The further question in this case was whether an operator which had tried to obtain a new lease under the 1954 Act, but failed, might then seek renewal of its rights by applying to the tribunal under the Code.

(2) The Code allowed each operator one route to the renewal of their rights. The policy choice to require those with security of tenure under the 1954 Act to seek renewal under its provisions necessarily entailed the possibility that any particular renewal might not succeed.

The proper interpretation of the Code required that an operator which had exhausted its rights of renewal under the 1954 Act was prevented from making a further application for rights under Part 4 of the Code. The FTT did not have jurisdiction to entertain the respondent’s reference under Part 4 and should have struck it out under rule 9(2)(a) of the Tribunal Procedure (First-tier Tribunal) (Property Chamber) Rules 2013.

(3) The notice given by the respondent invited the appellant to enter into two different agreements, the first conferring temporary rights under paragraph 27 of the Code and the second for unrestricted rights under paragraph 20. Paragraph 27 was intended to provide an operator with a means of keeping electronic communications apparatus which was already on a site functioning while it sought new permanent rights.

Paragraph 27 only applied where each of three conditions in paragraph 27(1) was satisfied: (i) the operator had given notice under paragraph 20(2) inviting the recipient to enter into an agreement conferring code rights; (ii) the notice had invited the recipient to enter into an agreement on a temporary basis in relation to apparatus already on the land; and (iii) the recipient had the right to require the removal of the apparatus under paragraph 37 or paragraph 40(1), but the operator had not yet been required to remove it.

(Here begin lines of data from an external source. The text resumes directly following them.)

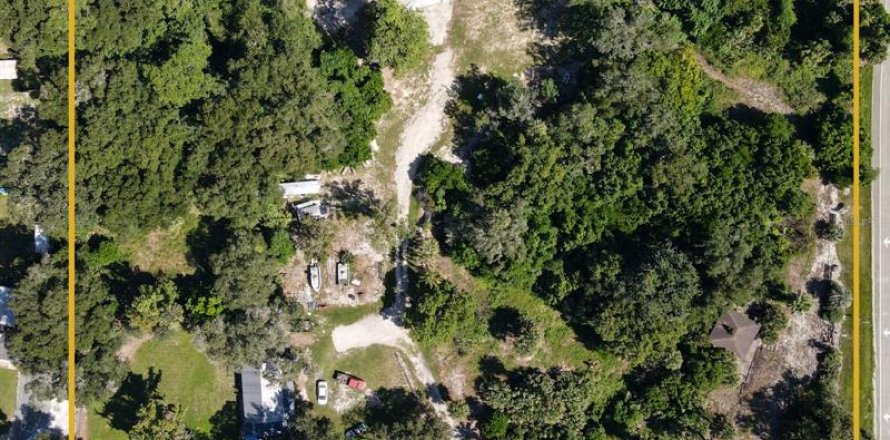 Land in Orange City, Florida № 218110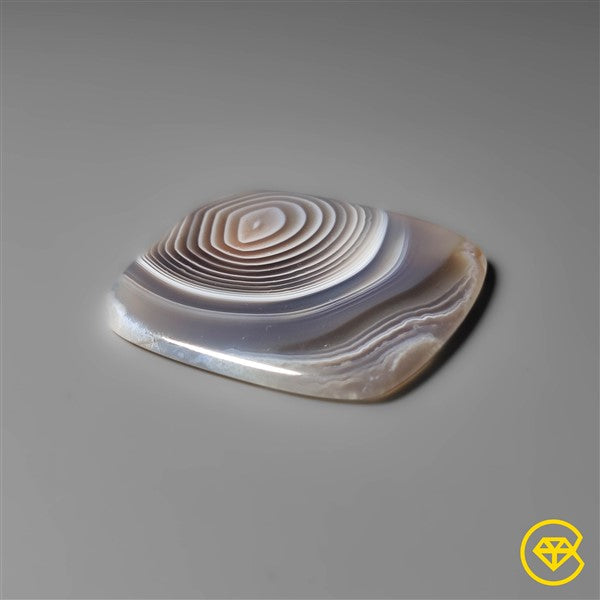 Botswana Agate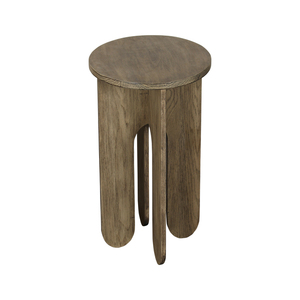 Premium Finish High Quality Solid Wood Side <b>Table</b> for <b>Sofa</b> Bedroom Living Room Compact Design Furniture with Durable Structure - Product Image 4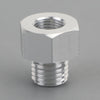 M12X1.5Mm à 1/8 Npt Gm Ls adaptateur de capteur de pression d'huile moteur en aluminium générique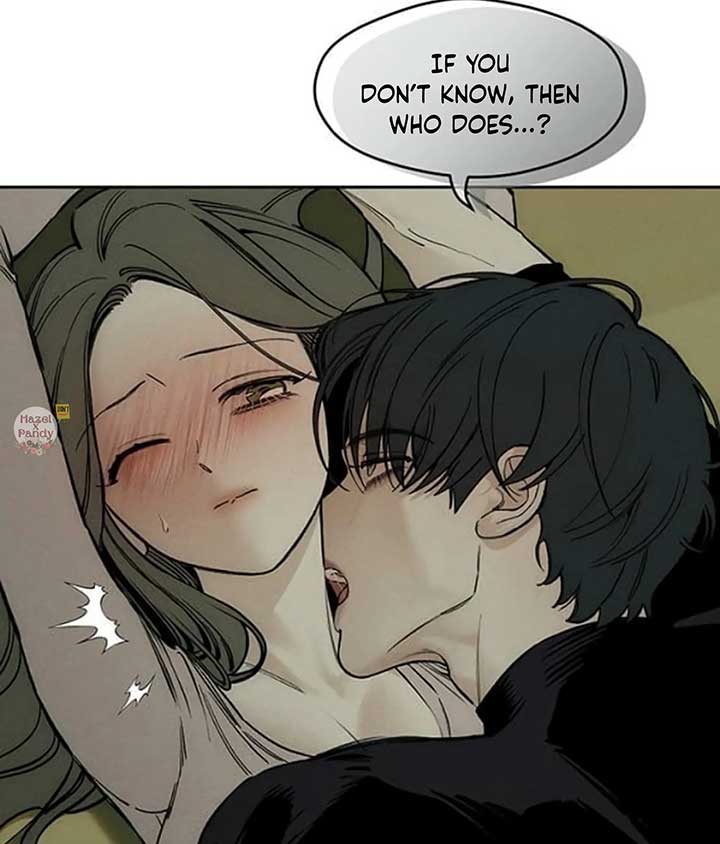 Tears on a Withered Flower Chapter 48 — page 23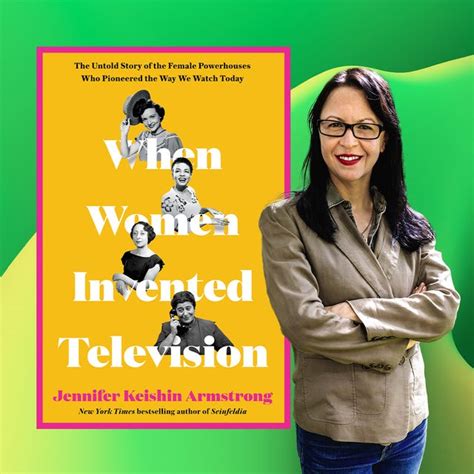 With ‘When Women Invented Television,’ Jennifer ... - Shondaland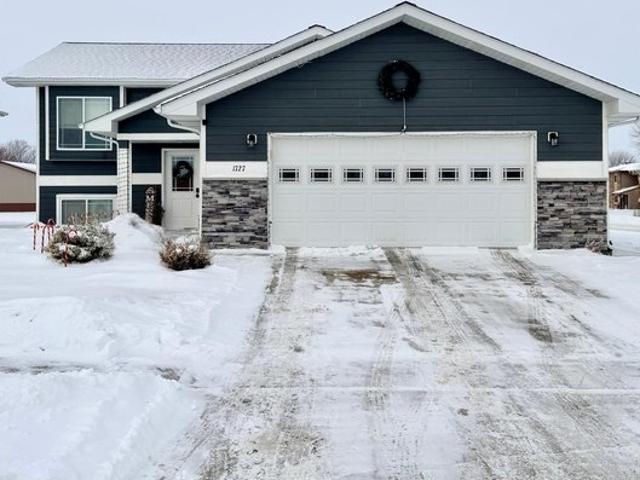 House for sale in Worthington, Minnesota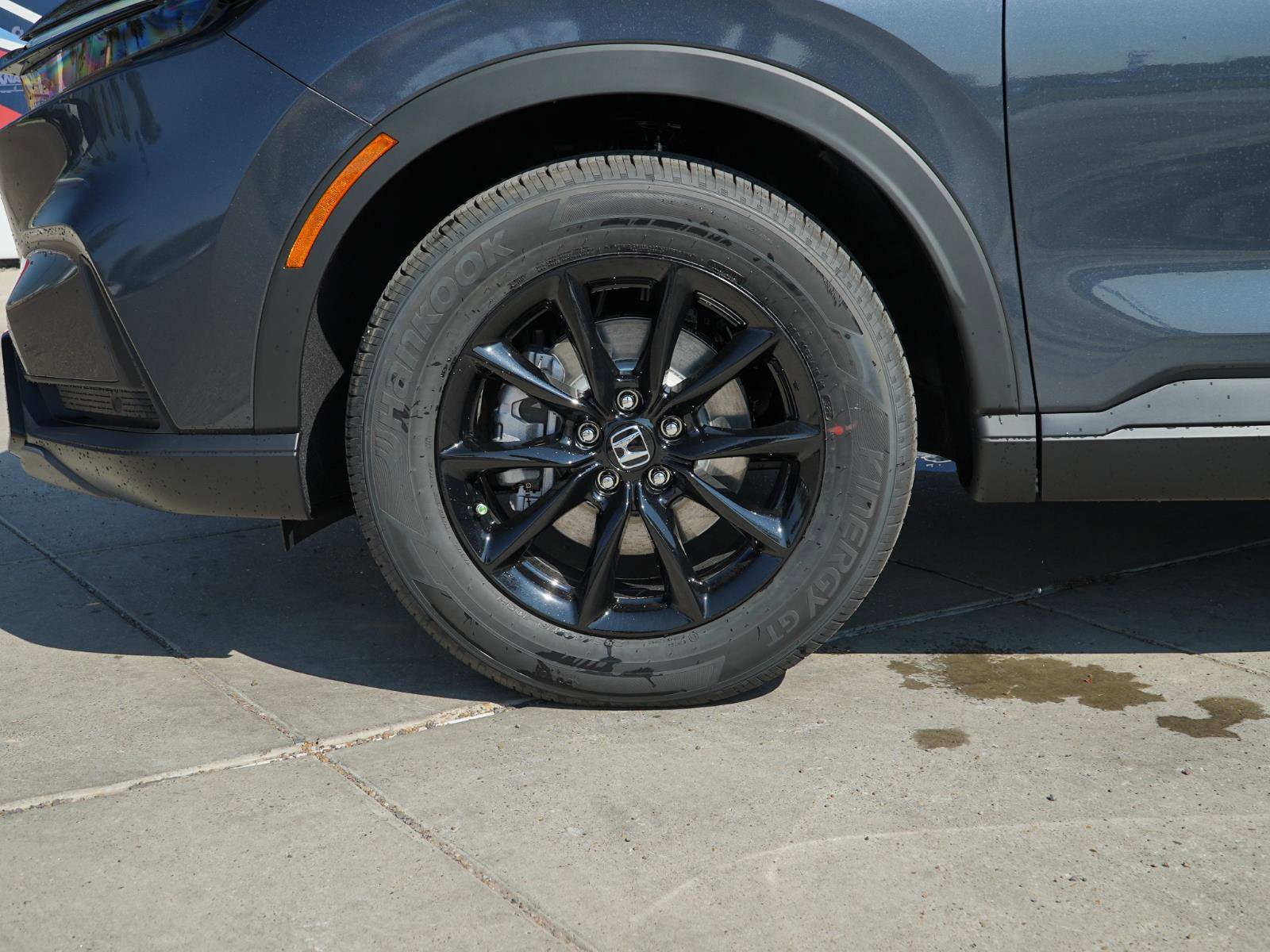 New 2026 Honda CR-V Sport-L image 12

It followed that a claim for temporary code rights was only available after an existing agreement had come to an end.

(4) Section 64(1) of the 1954 Act provided that, where an application had been made for a new tenancy under Part 2 and the effect of a notice to terminate the tenancy was to terminate it earlier than the expiry of three months “beginning with the date on which the application is finally disposed of”, the effect of the notice was to terminate the tenancy at the expiry of that period and not at any other time.

Section 64(2) identified the date on which “the proceedings on the application (including any proceedings on or in consequence of an appeal) have been determined and any time for appealing or further appealing has expired” as the date on which the application was finally disposed of for the purpose of starting time running under section 64(1).

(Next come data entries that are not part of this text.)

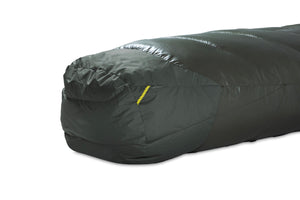 Disco (15°F / -9°C) Womens Sleeping Bag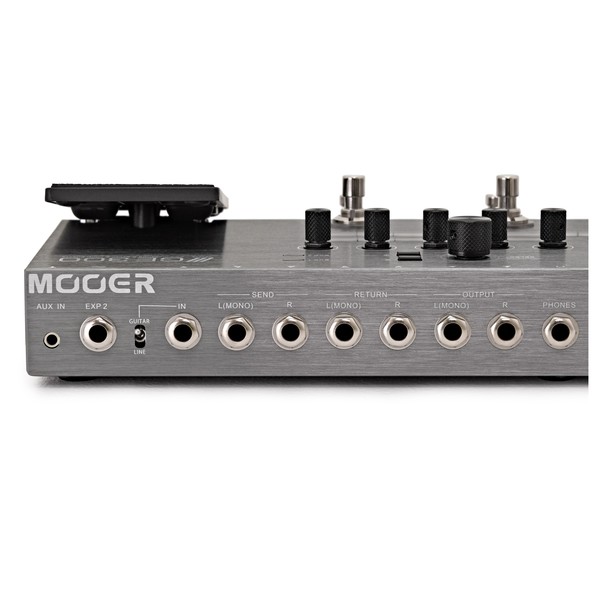 Mooer GE300 Multi Effects Pedal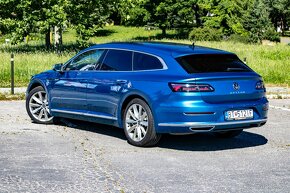 VW Arteon Shooting Brake 2,0 TSI DSG (odpočet DPH, v záruke) - 3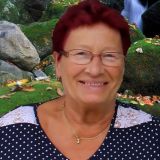 Profilfoto von Margret Wolffram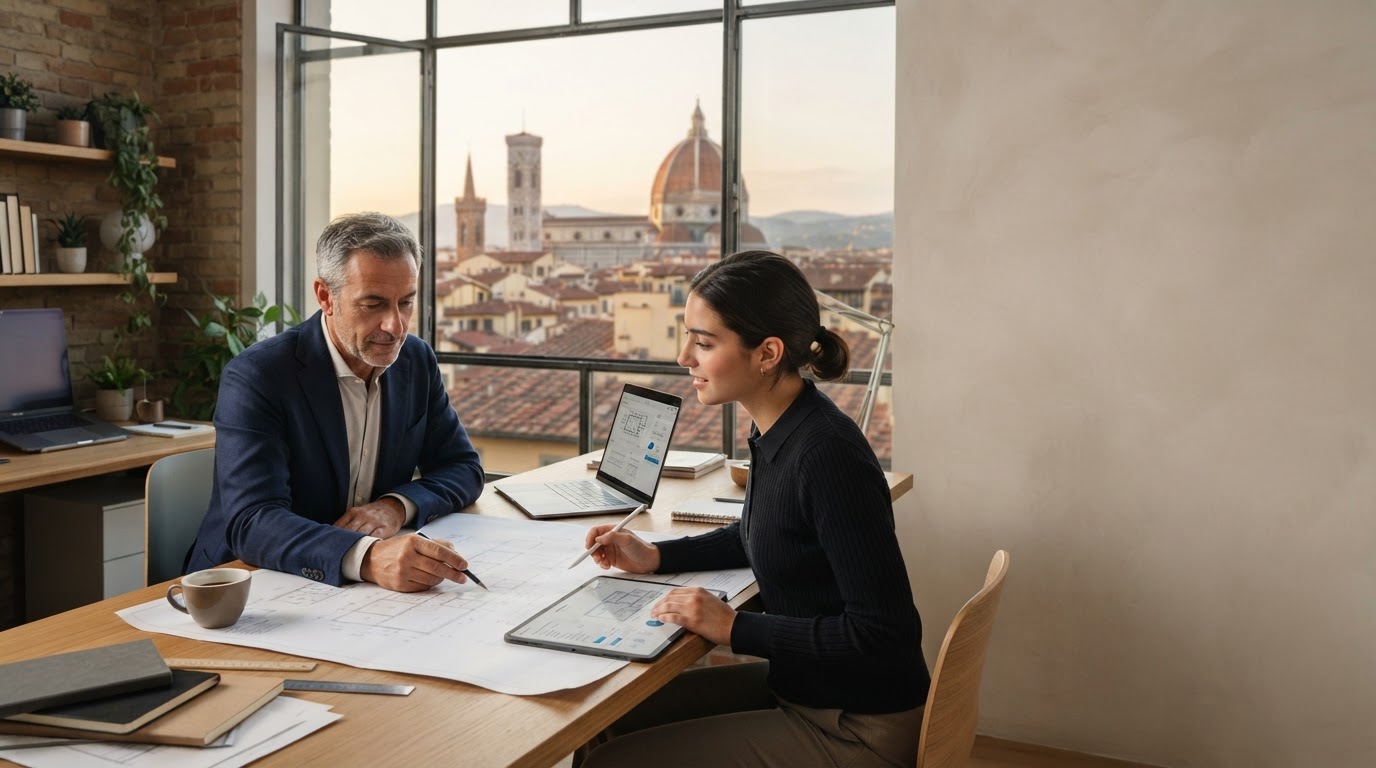 Renditella piattaforma di analisi predittiva per decisioni finanziarie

In the context of section 64, the word “determined” implied more than an administrative termination; it suggested a judicial decision that finality had been achieved and was used to identify the point in time when proceedings had been “finally disposed of”. It was not apt to refer to proceedings as having been determined when they were in abeyance for some procedural reason but might nevertheless be revived.

(5) The respondent’s proceedings under the 1954 Act were not “determined” when the time for service of the claim form expired and the respondent was not entitled to serve a notice under paragraph 27 to secure temporary rights because its tenancy was still continuing. The respondent was also barred from serving a valid notice under paragraph 20 while its tenancy was being continued by the 1954 Act. On that basis, its Part 4 claim was commenced without a valid request under paragraph 20 having first been made and without the required time for consideration of the request by the appellant having elapsed. That was a further, free standing, ground for dismissing the reference under the FTT Rules: Shotley Point Marina (1986) Ltd v Spalding [1997] 1 EGLR 233 considered.

Jonathan Wills (instructed by Freeths LLP) appeared for the appellant; Oliver Radley-Gardner KC (instructed by Gowling WLG (UK) LLP) appeared for the respondent.